- Por hacer -
Edita el fragmento sobre la lectura: reescríbelo empezando en "Antonio Lobo Antunes, en" y terminando en "de felicidad auténtica.", con "audacia" en lugar de "valentía".

- Fragmento de lectura -
|---|
Antonio Lobo Antunes, en su vasta experiencia de lector, había llegado a la conclusión de que “cada lector lee con su propia llave, que es como decir con sus vivencias, con sus gustos personales. Hay que leer a un autor para conocerse a sí mismo”. Y es que los libros nos dan una valentía que desconocíamos poseer y que nos permite adentrarnos en rincones que teníamos miedo de explorar. Entonces el miedo se troca en felicidad. “Si el secreto de la vida”- como escribió Abelardo Castillo en El que tiene sed- “es vivir para contemplar dónde está el límite de la degradación y el sufrimiento. Hasta donde somos capaces de humillar y hacer sufrir a los demás, o hasta dónde la vida es capaz de vejarnos, envilecernos o hacernos padecer”; los libros, quizás, sean nuestra única posibilidad de felicidad auténtica.
|---|
- Datos -
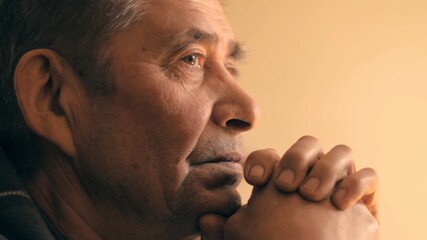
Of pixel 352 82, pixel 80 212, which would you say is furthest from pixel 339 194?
pixel 352 82

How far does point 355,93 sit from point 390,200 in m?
0.41

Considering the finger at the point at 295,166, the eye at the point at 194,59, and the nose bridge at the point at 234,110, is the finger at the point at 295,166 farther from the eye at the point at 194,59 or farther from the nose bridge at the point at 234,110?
the eye at the point at 194,59

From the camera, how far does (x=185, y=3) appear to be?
1.25 m

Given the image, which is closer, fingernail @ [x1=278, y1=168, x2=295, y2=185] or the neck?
fingernail @ [x1=278, y1=168, x2=295, y2=185]

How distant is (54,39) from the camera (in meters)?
1.24

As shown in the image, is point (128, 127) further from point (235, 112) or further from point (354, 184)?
point (354, 184)

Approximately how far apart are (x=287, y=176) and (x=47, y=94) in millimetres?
522

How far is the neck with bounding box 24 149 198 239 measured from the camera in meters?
1.21

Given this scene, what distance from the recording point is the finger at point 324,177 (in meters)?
1.04

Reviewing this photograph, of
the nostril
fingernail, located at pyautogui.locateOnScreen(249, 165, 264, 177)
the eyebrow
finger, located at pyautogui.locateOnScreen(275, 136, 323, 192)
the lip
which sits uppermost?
the eyebrow

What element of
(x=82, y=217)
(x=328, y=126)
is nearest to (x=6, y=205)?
(x=82, y=217)

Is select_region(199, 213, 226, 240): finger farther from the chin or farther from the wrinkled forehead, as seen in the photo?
the wrinkled forehead

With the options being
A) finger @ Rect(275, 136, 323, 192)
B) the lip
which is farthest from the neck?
finger @ Rect(275, 136, 323, 192)

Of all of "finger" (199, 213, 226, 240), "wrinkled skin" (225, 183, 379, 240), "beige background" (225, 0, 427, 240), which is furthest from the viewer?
"beige background" (225, 0, 427, 240)
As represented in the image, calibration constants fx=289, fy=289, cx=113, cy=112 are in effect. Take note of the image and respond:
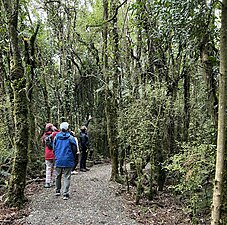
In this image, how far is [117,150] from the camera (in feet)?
35.6

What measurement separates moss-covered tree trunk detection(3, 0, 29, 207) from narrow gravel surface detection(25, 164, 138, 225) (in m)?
0.61

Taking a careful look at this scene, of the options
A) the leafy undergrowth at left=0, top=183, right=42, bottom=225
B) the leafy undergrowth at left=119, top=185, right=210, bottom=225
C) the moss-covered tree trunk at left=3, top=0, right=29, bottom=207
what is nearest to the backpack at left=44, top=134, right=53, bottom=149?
the moss-covered tree trunk at left=3, top=0, right=29, bottom=207

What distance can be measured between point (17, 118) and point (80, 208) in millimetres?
2747

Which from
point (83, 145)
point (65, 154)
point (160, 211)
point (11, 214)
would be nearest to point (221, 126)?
point (160, 211)

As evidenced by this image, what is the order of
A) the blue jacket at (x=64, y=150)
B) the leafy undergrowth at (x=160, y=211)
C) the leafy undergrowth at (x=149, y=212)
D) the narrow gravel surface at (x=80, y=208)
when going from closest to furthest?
the narrow gravel surface at (x=80, y=208), the leafy undergrowth at (x=149, y=212), the leafy undergrowth at (x=160, y=211), the blue jacket at (x=64, y=150)

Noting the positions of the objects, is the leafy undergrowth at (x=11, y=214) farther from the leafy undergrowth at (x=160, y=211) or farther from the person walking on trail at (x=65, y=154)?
the leafy undergrowth at (x=160, y=211)

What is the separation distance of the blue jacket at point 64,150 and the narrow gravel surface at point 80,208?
1.00 metres

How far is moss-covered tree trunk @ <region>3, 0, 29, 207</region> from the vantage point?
23.5 feet

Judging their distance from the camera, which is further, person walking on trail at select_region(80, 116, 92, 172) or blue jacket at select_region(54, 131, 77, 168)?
person walking on trail at select_region(80, 116, 92, 172)

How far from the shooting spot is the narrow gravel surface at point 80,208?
251 inches

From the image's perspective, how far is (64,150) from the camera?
7.80 meters

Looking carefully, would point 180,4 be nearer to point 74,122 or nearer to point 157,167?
point 157,167

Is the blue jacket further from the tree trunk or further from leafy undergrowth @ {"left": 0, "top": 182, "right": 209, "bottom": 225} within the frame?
the tree trunk

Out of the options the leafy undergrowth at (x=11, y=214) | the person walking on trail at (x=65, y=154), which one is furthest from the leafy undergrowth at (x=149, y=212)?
the person walking on trail at (x=65, y=154)
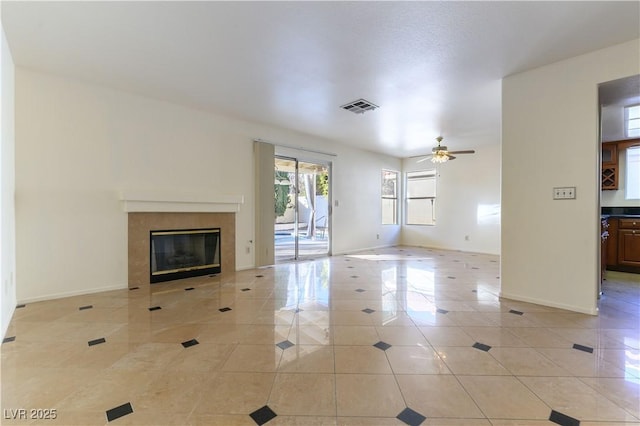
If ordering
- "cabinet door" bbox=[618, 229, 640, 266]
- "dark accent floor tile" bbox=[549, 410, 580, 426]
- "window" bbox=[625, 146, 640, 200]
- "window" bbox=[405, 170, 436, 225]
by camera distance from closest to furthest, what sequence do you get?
"dark accent floor tile" bbox=[549, 410, 580, 426] → "cabinet door" bbox=[618, 229, 640, 266] → "window" bbox=[625, 146, 640, 200] → "window" bbox=[405, 170, 436, 225]

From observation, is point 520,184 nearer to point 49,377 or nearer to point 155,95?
point 49,377

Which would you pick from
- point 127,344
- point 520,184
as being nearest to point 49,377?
point 127,344

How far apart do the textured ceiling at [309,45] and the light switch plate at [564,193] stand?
4.70 feet

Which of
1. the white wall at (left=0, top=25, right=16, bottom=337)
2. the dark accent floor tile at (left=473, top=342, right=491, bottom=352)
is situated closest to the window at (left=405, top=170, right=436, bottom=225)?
the dark accent floor tile at (left=473, top=342, right=491, bottom=352)

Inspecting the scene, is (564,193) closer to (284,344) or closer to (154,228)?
(284,344)

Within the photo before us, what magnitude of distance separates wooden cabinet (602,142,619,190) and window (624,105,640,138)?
1.43 feet

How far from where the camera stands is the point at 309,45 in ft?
9.09

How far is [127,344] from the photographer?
92.1 inches

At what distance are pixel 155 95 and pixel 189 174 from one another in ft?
4.12

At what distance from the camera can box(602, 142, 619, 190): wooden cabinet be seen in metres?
5.53

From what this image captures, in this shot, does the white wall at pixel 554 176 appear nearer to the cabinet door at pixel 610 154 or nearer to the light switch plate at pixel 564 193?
the light switch plate at pixel 564 193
|---|
- Resultado del ejercicio -
Antonio Lobo Antunes, en su vasta experiencia de lector, había llegado a la conclusión de que “cada lector lee con su propia llave, que es como decir con sus vivencias, con sus gustos personales. Hay que leer a un autor para conocerse a sí mismo”. Y es que los libros nos dan una audacia que desconocíamos poseer y que nos permite adentrarnos en rincones que teníamos miedo de explorar. Entonces el miedo se troca en felicidad. “Si el secreto de la vida”- como escribió Abelardo Castillo en El que tiene sed- “es vivir para contemplar dónde está el límite de la degradación y el sufrimiento. Hasta donde somos capaces de humillar y hacer sufrir a los demás, o hasta dónde la vida es capaz de vejarnos, envilecernos o hacernos padecer”; los libros, quizás, sean nuestra única posibilidad de felicidad auténtica.